# How many RFUK member do u know in real life?



## chamman (Nov 14, 2007)

as the title says: How many RFUK members do u know in real life?


----------



## Sid vicious (Sep 7, 2007)

I know 6


----------



## sahunk (Apr 1, 2007)

i know 1-3, since i live so far away! i know animal addict and i know beardiemadmad, me and him go to school togetha


----------



## Torres13 (Aug 30, 2007)

Around 6-7, maybe more


----------



## leo19 (Mar 16, 2008)

i no 2! Evie and Zoo-man


----------



## B&WTegu&Beardies (Mar 28, 2008)

None  :lol2:


----------



## Brat (Oct 7, 2007)

Dunno about 'know' but I've met a fair few.


----------



## Athravan (Dec 28, 2006)

Well over 10 here.


----------



## Munkys Mummy (Feb 23, 2007)

Dont really know her but I have met Sparkle and her OH, lovely couple


----------



## Essex_Nick (Aug 26, 2007)

None, Have met a few but wouldnt say i know anyone of here.


----------



## emma_fyfe (Jan 8, 2006)

met loads, know a few!


----------



## Salamanda (May 28, 2008)

I've met 8 wonderful people :lol2:


----------



## milly (Dec 25, 2007)

none, but have met cornmorphs and penfold


----------



## tinkrebel (Dec 29, 2007)

Essex_Nick said:


> None, Have met a few but wouldnt say i know anyone of here.


same here.


----------



## Meko (Apr 29, 2007)

just the one, Mr Writer, cos he's my lodger.


----------



## Ally (Mar 8, 2006)

I worked it out on another thread a little while ago, and met another 6 or 7 at the last show... So about 80 I think.


----------



## Meko (Apr 29, 2007)

Chiltern Reptiles said:


> I worked it out on another thread a little while ago, and met another 6 or 7 at the last show... So about 80 I think.


this is KNOW not just met.


----------



## Ally (Mar 8, 2006)

Meko said:


> this is KNOW not just met.


Ah, ok... Probably about 25 to 30 then.


----------



## TnJ (Sep 25, 2008)

I have met one just over a year ago but don't actually know any :blush:


----------



## SWMorelia (May 15, 2007)

I've met over 10 of you.........


----------



## Dave-Flames (Sep 20, 2006)

i know about 8 but met about 30


----------



## kermit (Jul 2, 2007)

I know 4 people 2 are friends.


----------



## Fangio (Jun 2, 2007)

Define "know".


----------



## chamman (Nov 14, 2007)

slept with:lol2:
see on a regular basis, know there dads uncles grandfathers budgie name ect ect....


----------



## Fangio (Jun 2, 2007)

chamman said:


> slept with:lol2:


That'll be none


> see on a regular basis, know there dads uncles grandfathers budgie name ect ect....

### Exercise directions:
In the forum thread, which member does Meko say they know in real life, and for what reason?

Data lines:
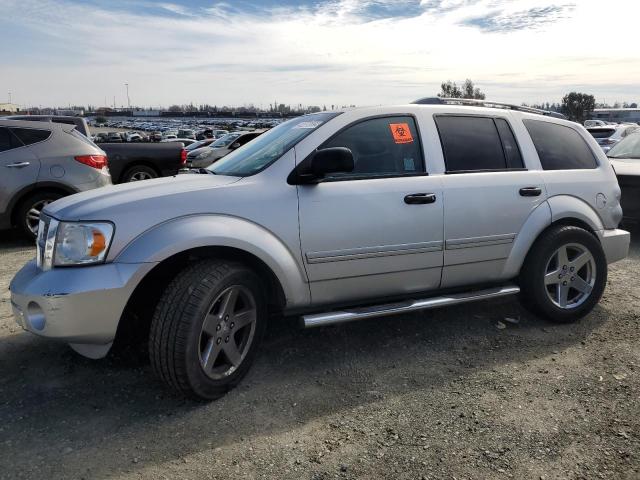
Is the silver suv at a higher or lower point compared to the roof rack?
lower

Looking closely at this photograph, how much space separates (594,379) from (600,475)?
3.40ft

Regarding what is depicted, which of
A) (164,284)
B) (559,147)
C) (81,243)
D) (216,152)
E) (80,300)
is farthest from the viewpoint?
(216,152)

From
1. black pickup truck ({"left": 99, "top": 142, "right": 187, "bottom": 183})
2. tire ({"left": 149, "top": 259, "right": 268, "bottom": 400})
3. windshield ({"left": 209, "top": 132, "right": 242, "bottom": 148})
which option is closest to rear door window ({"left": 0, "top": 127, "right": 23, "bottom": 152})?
black pickup truck ({"left": 99, "top": 142, "right": 187, "bottom": 183})

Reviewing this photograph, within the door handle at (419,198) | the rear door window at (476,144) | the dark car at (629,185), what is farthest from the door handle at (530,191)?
the dark car at (629,185)

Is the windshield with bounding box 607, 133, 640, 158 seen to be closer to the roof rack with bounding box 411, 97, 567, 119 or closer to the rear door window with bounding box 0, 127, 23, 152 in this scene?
the roof rack with bounding box 411, 97, 567, 119

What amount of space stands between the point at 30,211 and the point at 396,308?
5.52 m

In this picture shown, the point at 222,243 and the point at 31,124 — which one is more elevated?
the point at 31,124

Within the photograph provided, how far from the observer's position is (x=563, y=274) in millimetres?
4199

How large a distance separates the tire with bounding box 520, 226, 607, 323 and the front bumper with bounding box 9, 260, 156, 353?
2870 millimetres

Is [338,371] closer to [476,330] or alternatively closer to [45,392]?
[476,330]

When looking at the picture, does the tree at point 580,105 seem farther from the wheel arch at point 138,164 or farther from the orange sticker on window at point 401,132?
the orange sticker on window at point 401,132

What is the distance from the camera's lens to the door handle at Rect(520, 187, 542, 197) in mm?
3963

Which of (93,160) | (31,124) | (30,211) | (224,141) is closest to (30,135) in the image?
(31,124)

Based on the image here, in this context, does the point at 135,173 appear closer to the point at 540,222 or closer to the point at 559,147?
the point at 559,147
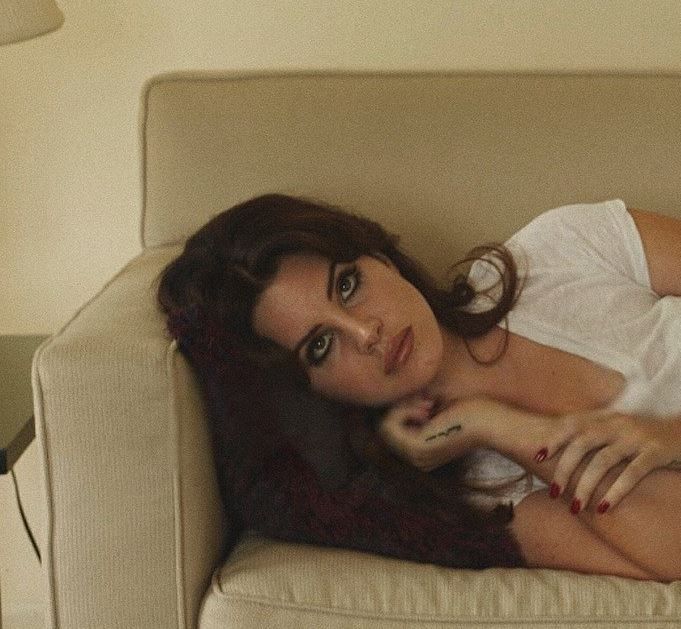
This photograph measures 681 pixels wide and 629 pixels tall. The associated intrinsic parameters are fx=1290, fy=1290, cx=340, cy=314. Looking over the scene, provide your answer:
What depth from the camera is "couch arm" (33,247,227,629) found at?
1.33 m

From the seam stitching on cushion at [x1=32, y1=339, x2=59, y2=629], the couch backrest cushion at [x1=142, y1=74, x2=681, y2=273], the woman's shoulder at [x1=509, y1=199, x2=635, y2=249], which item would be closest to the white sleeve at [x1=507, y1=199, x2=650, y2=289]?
the woman's shoulder at [x1=509, y1=199, x2=635, y2=249]

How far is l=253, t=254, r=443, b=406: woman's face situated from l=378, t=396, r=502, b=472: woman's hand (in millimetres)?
31

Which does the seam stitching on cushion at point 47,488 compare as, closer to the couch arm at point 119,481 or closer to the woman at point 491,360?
the couch arm at point 119,481

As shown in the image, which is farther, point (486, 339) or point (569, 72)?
point (569, 72)

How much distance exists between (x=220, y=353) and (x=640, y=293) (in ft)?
1.81

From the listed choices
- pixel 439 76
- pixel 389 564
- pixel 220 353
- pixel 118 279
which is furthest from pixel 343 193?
pixel 389 564

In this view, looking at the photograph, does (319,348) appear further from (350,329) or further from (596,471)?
(596,471)

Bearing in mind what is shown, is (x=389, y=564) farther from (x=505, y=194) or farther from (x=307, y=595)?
(x=505, y=194)

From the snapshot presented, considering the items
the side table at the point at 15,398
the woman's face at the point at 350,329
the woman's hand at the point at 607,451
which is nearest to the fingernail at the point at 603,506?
the woman's hand at the point at 607,451

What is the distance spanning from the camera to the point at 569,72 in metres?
1.85

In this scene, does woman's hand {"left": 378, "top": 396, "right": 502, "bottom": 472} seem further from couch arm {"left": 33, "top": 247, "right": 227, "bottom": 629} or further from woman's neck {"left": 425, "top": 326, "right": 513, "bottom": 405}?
couch arm {"left": 33, "top": 247, "right": 227, "bottom": 629}

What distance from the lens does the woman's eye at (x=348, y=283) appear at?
4.91ft

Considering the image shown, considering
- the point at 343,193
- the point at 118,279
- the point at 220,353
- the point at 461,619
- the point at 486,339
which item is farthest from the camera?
the point at 343,193

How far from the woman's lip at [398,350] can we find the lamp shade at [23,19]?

### Complete response:
Mr Writer, because he is Meko's lodger.